Ridley caught her eye. Gestured to the briefcase. “I think the honor is yours, Captain Rhodes.”

“Better not be a bomb,” McKenna replied. She stepped to the table. Took hold of the briefcase, counted to three in her head. Then she lifted it open. And saw—

Paper.

“What is it?” Jason Parent asked, craning for a look.

McKenna leaned closer. She’d been expecting money, maybe, stacks of hundred-dollar bills. Diamonds, perhaps. Or some kind of cutting-edge technological advancement, the likes of which would make the bearer wealthy beyond her wildest dreams. Instead, paper?

But as she looked closer, she could see that inside the briefcase wasn’t just any paper. They looked like certificates.

“Bonds,” Ridley breathed out, beside her. “Thundering Jonas.”

He was right. They were certificates, all right, stock certificates, each carrying a value of five hundred thousand—what, she thought, squinting, reading. Euros?

Each piece of paper was supposed to be worth half a million euros. And there were stacks of them.

“Ho-lee,” Al said, leaning closer. “Are these—these are good as cash, right? As long as we hold them, they’re ours?”

McKenna snapped the lid closed. “If you can find someone to buy them,” she said. “And judging by the character of those guys who just tried to kill us back there, I’d say these belong to someone we really don’t want to mess with.”

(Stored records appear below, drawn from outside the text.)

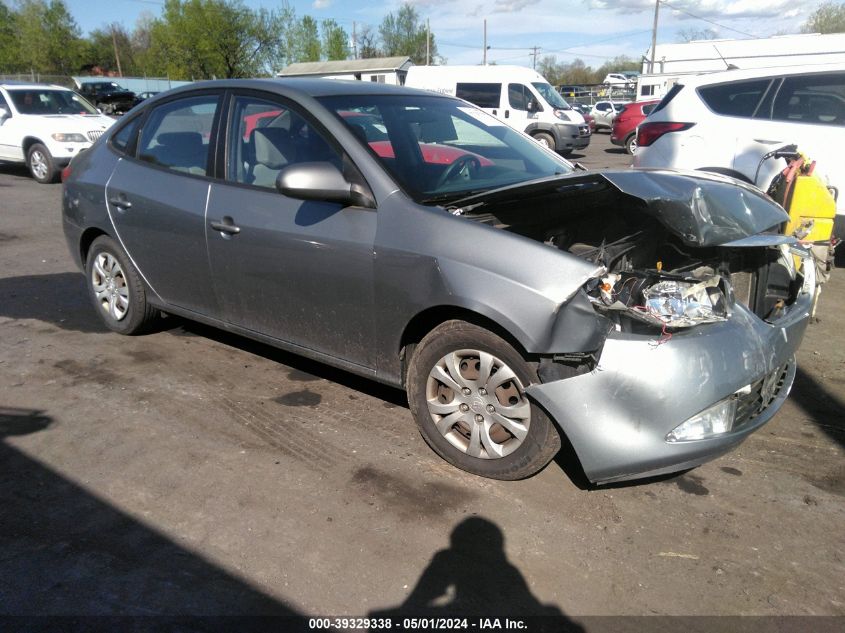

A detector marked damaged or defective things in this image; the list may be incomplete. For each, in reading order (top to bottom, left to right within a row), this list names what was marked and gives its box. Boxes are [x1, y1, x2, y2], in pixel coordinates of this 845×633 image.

damaged gray sedan [59, 80, 812, 484]
cracked headlight [640, 276, 724, 326]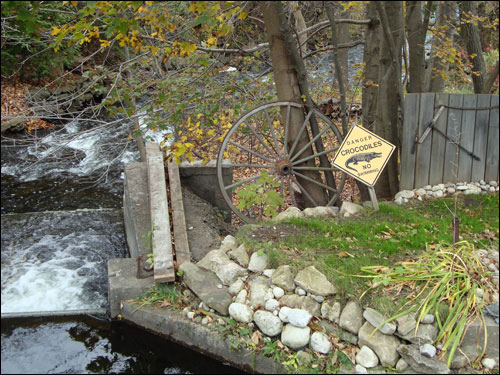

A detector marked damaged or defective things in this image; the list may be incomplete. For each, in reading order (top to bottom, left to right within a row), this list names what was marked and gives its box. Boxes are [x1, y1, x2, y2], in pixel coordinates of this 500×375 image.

rusty wagon wheel [215, 100, 344, 223]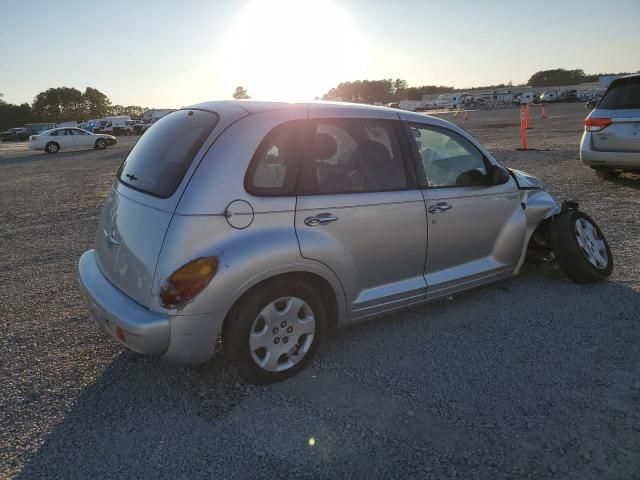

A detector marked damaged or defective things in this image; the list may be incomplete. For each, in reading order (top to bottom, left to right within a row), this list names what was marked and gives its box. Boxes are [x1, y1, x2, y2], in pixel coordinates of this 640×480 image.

damaged front wheel [548, 209, 612, 284]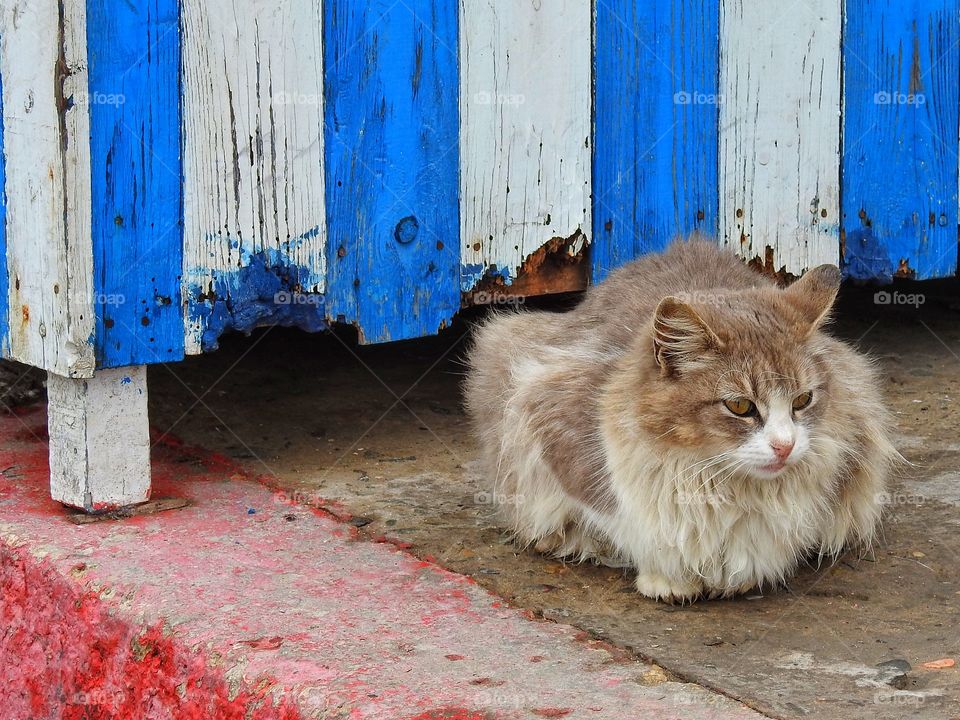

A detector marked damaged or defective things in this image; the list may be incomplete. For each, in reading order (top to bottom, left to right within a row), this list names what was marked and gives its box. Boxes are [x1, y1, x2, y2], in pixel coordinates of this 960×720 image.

rust stain on wood [464, 231, 588, 304]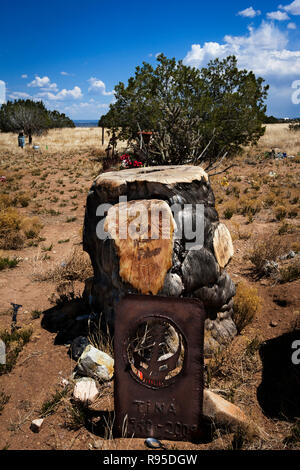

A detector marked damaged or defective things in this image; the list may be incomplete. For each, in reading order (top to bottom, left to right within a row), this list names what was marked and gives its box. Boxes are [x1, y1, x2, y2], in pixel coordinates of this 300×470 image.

rusty metal plaque [113, 296, 205, 442]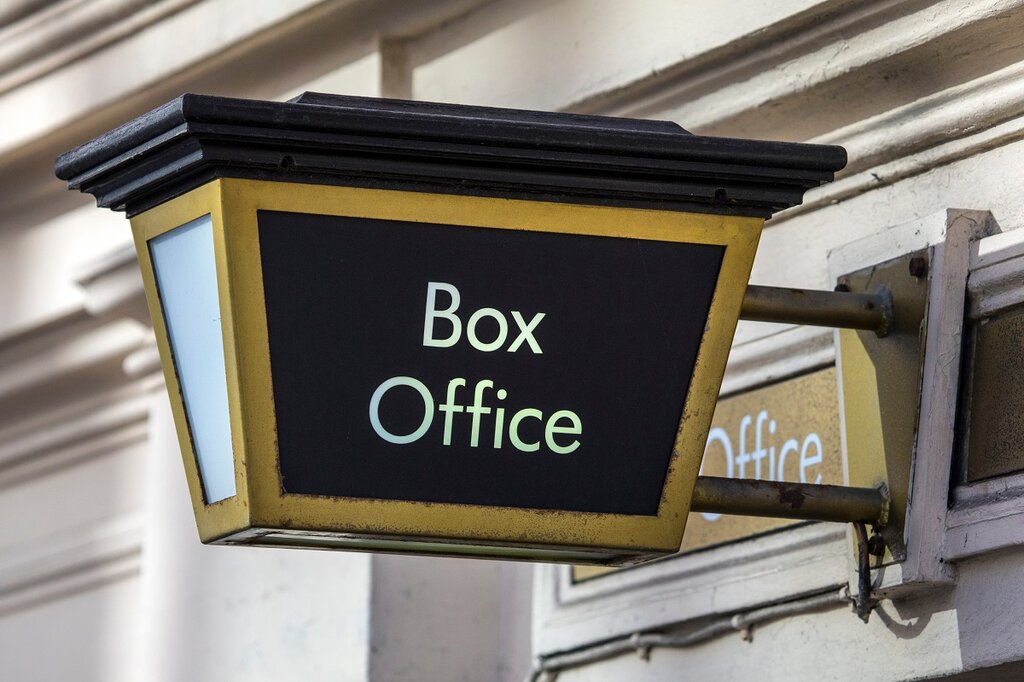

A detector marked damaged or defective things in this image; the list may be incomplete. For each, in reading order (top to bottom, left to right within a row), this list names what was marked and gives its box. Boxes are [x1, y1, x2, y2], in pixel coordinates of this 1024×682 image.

rusty metal bracket [741, 280, 892, 333]
rusty metal bracket [692, 473, 892, 524]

She looked at Al Parent. “You know what happens if we try to sell these? Some more men with guns track us down, take them from us, probably kill us for good measure.” She shook her head. “No way, boys. These are bad freaking news.”

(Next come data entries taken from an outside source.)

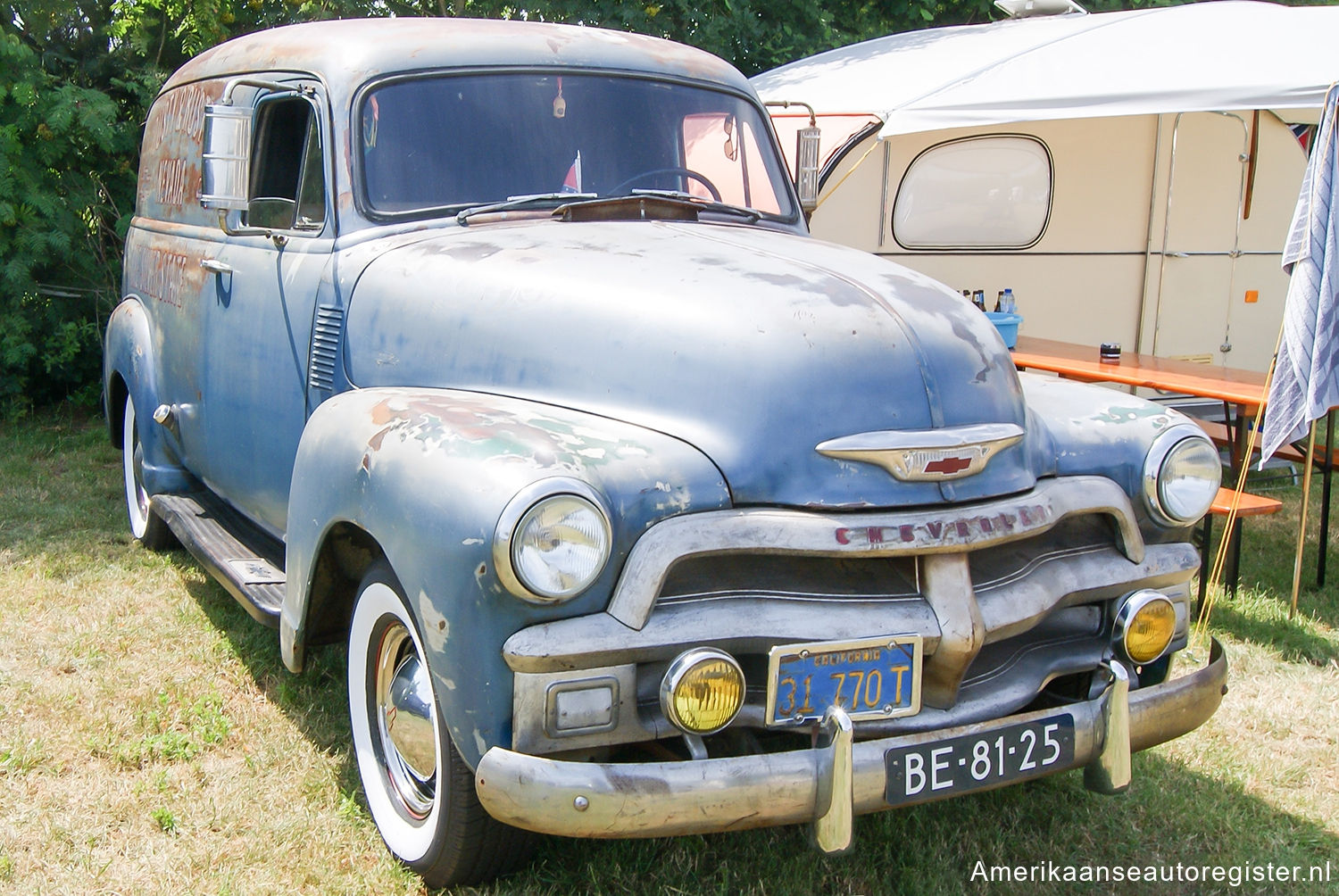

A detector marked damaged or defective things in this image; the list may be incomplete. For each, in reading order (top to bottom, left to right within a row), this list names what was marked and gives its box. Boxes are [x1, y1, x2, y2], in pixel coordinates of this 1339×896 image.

rusted truck roof [164, 17, 755, 95]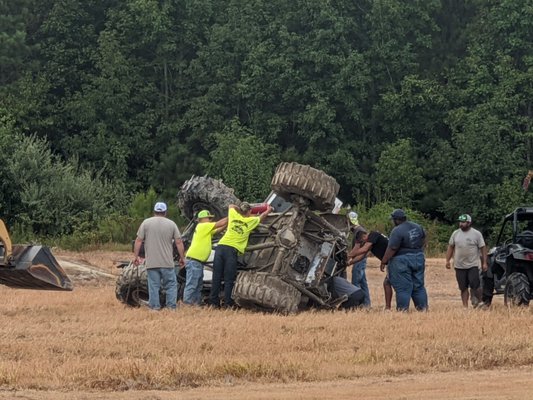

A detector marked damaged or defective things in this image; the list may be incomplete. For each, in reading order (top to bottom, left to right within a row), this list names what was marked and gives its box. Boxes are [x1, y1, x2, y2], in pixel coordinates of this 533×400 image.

overturned vehicle [114, 162, 352, 312]
overturned vehicle [484, 206, 532, 306]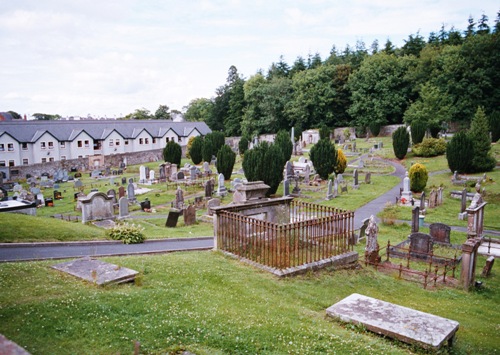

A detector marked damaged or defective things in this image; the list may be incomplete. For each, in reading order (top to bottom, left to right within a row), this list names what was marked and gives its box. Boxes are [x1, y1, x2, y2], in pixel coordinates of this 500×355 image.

rusty iron railing [217, 200, 354, 270]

Ridley had a look on his face like he’d just found the mother lode. “Okay, skipper, you’re probably right. but just in case, don’t you think we should at least figure out how many of those bonds we’re dealing with here?”

No, McKenna thought, but she knew she was outvoted. She sighed, and opened the case. “Soon as we hit Seattle, we’re turning these in to the authorities, understand?”

“Sure,” Ridley said. “Of course. Let’s just count them first.”

So they counted. McKenna opened the briefcase, and they each took a stack of bonds, and by the time they were through, they’d piled ninety of the certificates on the wheelhouse table.

“Ninety times five hundred thousand,” Jason Parent said. “Shoot, that’s like…”

“Forty-five million euros,” his father finished.

“Right. And how much is a euro worth again?”

Ridley was typing something on his phone. “A euro is equal to approximately a dollar and a nickel. So that puts us—”

“Close to fifty million dollars,” McKenna said. “My god.”

“That’s more than we made for the Lion,” Jason said. “Holy shit.”

Holy shit is right. McKenna was glad suddenly that she knew these men, that her father had hired good crew, that even fifty million dollars piled on her wheelhouse table did nothing to diminish her trust in them.

Still, though, this was a heck of a lot of money.

Ridley was the first to step back from the table. “That’s a hell of a score, lads,” he said, “but it’s the skipper’s call.” He turned to McKenna. “Whatever you decide, this crew will follow, McKenna. You have my word.”

“Thank you.” McKenna knew he wasn’t lying. Still, she could see the conflict on her men’s faces, knew she would hurt a few feelings if she just gave the money away.

Ridley gathered up the bonds. Tucked them back into the briefcase. Rummaged in a locker and came out with a roll of duct tape, taped the briefcase closed. Then he handed it to McKenna.

“All yours,” he told her. “Go with your gut.”

The briefcase felt heavier now, impossibly so, now that McKenna knew the contents within. The weight seemed almost too much to lift.

“We’ve still got a long run to Seattle,” she told the men. “Let me think on this.”